--- begin TASK DATA ---

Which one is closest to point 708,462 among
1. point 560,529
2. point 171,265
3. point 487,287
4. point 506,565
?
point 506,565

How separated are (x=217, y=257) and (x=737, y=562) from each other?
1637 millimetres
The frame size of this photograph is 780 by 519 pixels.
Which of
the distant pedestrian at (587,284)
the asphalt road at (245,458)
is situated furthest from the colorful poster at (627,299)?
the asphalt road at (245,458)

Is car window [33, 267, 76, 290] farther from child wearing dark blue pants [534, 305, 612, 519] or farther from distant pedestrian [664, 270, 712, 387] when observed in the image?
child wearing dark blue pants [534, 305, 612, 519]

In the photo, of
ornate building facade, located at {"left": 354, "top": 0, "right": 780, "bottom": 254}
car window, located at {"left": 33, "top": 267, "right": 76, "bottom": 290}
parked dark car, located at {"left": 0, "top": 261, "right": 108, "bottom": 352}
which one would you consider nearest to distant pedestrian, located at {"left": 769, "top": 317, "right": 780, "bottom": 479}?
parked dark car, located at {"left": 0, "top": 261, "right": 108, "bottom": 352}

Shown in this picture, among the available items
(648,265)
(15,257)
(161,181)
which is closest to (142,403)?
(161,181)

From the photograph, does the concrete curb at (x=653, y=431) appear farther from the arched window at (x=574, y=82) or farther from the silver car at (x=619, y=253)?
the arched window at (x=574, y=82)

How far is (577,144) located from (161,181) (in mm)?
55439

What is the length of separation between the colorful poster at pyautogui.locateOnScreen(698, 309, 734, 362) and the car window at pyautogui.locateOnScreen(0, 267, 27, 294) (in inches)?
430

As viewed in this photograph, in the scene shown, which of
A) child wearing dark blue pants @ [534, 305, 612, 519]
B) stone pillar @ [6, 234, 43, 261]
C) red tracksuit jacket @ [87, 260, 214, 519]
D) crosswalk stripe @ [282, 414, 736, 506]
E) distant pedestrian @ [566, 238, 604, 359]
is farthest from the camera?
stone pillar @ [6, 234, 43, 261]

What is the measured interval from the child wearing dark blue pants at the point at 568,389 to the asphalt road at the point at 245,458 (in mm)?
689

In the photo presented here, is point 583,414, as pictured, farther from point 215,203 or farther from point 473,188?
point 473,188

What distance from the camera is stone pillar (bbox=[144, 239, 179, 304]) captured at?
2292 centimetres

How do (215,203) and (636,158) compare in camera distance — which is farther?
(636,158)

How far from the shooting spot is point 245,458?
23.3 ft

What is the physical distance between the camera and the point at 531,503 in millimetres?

--- end TASK DATA ---

*STATED TASK*: Rewrite the entries above, starting at the first line and ending at the line that contains "1637 millimetres". Offset every number in the answers, meaning the point coordinates and the distance, by adding 65.

*EXERCISE SOLUTION*:
Which one is closest to point 708,462 among
1. point 560,529
2. point 171,265
3. point 487,287
4. point 506,565
?
point 571,630

How separated are (x=217, y=257) and (x=737, y=562) from each other?
1702 millimetres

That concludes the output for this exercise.